WASHINGTON -- The Homeland Security Department is keeping secret the results of an investigation into whether airport security screeners have been tipped off in advance about tests in which undercover agents try to slip weapons by them.

House Homeland Security Committee Chairman Bennie Thompson, D-Miss., said a report on the investigation released Oct. 24 is useless because it omits findings and recommended improvements. He is urging the department to make them public.

"All the stuff that has meat to it is classified," Thompson said. "The department is notorious for overclassifying information."

A six-page unclassified portion of the report by Homeland Security Inspector General Richard Skinner said his investigation found "some areas of concern" and recommended 12 ways to improve aviation security.
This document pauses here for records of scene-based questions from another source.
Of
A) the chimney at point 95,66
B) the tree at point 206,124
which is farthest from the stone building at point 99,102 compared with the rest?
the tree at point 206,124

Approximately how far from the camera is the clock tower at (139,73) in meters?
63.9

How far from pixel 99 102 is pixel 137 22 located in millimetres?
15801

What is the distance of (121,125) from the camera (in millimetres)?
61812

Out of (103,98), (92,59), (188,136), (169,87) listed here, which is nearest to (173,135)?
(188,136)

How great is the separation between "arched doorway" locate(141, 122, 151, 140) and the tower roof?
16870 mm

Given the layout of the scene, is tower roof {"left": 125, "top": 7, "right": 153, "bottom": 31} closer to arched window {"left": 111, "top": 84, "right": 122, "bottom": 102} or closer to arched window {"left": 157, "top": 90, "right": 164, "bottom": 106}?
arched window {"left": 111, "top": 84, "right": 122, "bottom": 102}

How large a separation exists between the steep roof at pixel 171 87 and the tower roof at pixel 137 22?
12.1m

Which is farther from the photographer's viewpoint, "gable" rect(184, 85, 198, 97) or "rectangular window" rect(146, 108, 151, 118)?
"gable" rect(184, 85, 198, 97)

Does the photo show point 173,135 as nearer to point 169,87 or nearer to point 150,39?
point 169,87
No specific recommendations were cited in the public portion of the report.

Thompson, who has seen the classified version, said some recommendations could be made public without compromising security. "Some of the stuff just doesn't make sense why it's classified," he said.

Skinner spokeswoman Marty Metelko said the inspector general's office may release more information, but she gave no timeline.
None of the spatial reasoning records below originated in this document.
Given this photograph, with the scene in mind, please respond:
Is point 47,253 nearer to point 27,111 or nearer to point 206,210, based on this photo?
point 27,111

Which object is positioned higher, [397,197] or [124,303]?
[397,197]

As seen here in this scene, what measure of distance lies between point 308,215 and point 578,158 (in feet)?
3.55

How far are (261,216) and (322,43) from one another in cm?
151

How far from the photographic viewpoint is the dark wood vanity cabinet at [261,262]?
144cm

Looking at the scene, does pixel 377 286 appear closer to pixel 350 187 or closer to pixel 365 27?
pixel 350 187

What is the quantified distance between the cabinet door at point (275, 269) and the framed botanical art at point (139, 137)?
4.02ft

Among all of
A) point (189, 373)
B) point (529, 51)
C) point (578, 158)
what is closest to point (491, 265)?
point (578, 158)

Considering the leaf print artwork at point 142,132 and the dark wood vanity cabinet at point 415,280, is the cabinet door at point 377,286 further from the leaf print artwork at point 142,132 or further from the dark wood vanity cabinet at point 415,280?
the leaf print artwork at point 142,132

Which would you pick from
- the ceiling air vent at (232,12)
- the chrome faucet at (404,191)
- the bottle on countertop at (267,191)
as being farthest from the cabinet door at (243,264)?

Skinner's investigation began two years ago after reports that screeners at Jackson-Evers International Airport in Mississippi were told in advance that covert agents would be trying to sneak guns, knives and simulated bombs past them at security checkpoints. The Transportation Security Administration regularly runs tests at airports to test for holes in security.

A preliminary report by Skinner last October found that screeners in Jackson had "received advance notice of covert testing" in 2004. Skinner expanded his probe in October to include other airports. He expanded it again a month later to investigate whether airport screeners were told in advance about covert tests by agencies other than the TSA, such as the inspector general's office itself and Congress' Government Accountability Office.

TSA spokesman Christopher White declined to address Skinner's recommendations and emphasized that covert testing is "truly important" to expose security weaknesses that need correcting.